SOURCE EXTRACT

Content starts

- Location of Moore in Butte County, Idaho.
- Coordinates: 43°44′04″N 113°22′02″W﻿ / ﻿43.73444°N 113.36722°W
- Country: United States
- State: Idaho
- County: Butte

Area
- • Total: 0.29 sq mi (0.74 km^{2})
- • Land: 0.29 sq mi (0.74 km^{2})
- • Water: 0 sq mi (0.00 km^{2})
- Elevation: 5,473 ft (1,668 m)

Population (2020)
- • Total: 162
- • Density: 570/sq mi (220/km^{2})
- Time zone: UTC-7 (Mountain (MST))
- • Summer (DST): UTC-6 (MDT)
- ZIP code: 83255
- Area codes: 208, 986
- FIPS code: 16-54100
- GNIS feature ID: 2411154

= Moore, Idaho =

Moore is a city in Butte County, Idaho, United States. The population was 162 at the 2020 census.

==Geography==

According to the United States Census Bureau, the city has a total area of 0.29 sqmi, all of it land.

==Demographics==

Historical population
| Census | Pop. | Note | %± |
| 1950 | 256 |  | — |
| 1960 | 358 |  | 39.8% |
| 1970 | 156 |  | −56.4% |
| 1980 | 210 |  | 34.6% |
| 1990 | 190 |  | −9.5% |
| 2000 | 196 |  | 3.2% |
| 2010 | 189 |  | −3.6% |
| 2020 | 162 |  | −14.3% |
| 2019 (est.) | 170 |  | −10.1% |
U.S. Decennial Census

===2010 census===
As of the census of 2010, there were 189 people, 79 households, and 50 families residing in the city. The population density was 651.7 PD/sqmi. There were 90 housing units at an average density of 310.3 /mi2. The racial makeup of the city was 100.0% White. Hispanic or Latino of any race were 3.2% of the population.

Content ends

(Dataset excerpts)
Content starts

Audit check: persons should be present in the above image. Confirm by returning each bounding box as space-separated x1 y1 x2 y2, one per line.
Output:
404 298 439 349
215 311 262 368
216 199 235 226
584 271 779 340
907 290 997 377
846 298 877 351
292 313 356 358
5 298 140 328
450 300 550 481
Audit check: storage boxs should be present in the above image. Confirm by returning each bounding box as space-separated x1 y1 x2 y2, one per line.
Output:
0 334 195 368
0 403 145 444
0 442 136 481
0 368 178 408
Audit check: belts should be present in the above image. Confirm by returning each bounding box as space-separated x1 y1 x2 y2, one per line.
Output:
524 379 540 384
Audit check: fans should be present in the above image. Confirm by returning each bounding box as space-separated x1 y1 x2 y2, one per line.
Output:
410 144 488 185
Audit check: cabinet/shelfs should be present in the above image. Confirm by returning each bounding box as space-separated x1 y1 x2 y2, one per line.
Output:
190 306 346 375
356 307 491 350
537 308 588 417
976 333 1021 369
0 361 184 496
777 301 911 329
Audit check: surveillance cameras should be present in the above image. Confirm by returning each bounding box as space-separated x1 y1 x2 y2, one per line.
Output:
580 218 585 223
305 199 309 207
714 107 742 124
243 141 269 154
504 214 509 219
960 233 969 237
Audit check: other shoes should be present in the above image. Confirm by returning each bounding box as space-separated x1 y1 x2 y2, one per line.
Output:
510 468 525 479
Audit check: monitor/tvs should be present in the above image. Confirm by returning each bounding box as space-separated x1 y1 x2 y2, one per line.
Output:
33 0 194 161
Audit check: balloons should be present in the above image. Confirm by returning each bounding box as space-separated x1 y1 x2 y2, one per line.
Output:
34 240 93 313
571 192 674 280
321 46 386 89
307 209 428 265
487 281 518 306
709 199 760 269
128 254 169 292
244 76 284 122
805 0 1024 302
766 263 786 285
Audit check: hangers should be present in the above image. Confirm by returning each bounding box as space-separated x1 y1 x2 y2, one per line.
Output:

Content ends

REQUIRED TASKS
- a) Summarize the article on Moore, Idaho in two sentences.
- b) Resume the article on Moore, Idaho from its final sentence.

EXERCISE RESULTS
- a) Moore is a city in Butte County, Idaho, United States, with a population of 162 at the 2020 census and a total area of 0.29 square miles, all of it land. As of the 2010 census, the city had 189 people living in 79 households, including 50 families, and its racial makeup was 100.0% White.

- b)
There were 79 households, of which 30.4% had children under the age of 18 living with them, 54.4% were married couples living together, 5.1% had a female householder with no husband present, 3.8% had a male householder with no wife present, and 36.7% were non-families. 34.2% of all households were made up of individuals, and 20.3% had someone living alone who was 65 years of age or older. The average household size was 2.39 and the average family size was 3.14.

The median age in the city was 37.2 years. 29.6% of residents were under the age of 18; 6.4% were between the ages of 18 and 24; 21.7% were from 25 to 44; 23.7% were from 45 to 64; and 18.5% were 65 years of age or older. The gender makeup of the city was 49.2% male and 50.8% female.

===2000 census===
As of the census of 2000, there were 196 people, 81 households, and 57 families residing in the city. The population density was 686.3 PD/sqmi. There were 93 housing units at an average density of 325.6 /mi2. The racial makeup of the city was 97.96% White, 1.02% from other races, and 1.02% from two or more races. Hispanic or Latino of any race were 2.04% of the population.

There were 81 households, out of which 25.9% had children under the age of 18 living with them, 63.0% were married couples living together, 7.4% had a female householder with no husband present, and 28.4% were non-families. 23.5% of all households were made up of individuals, and 13.6% had someone living alone who was 65 years of age or older. The average household size was 2.42 and the average family size was 2.90.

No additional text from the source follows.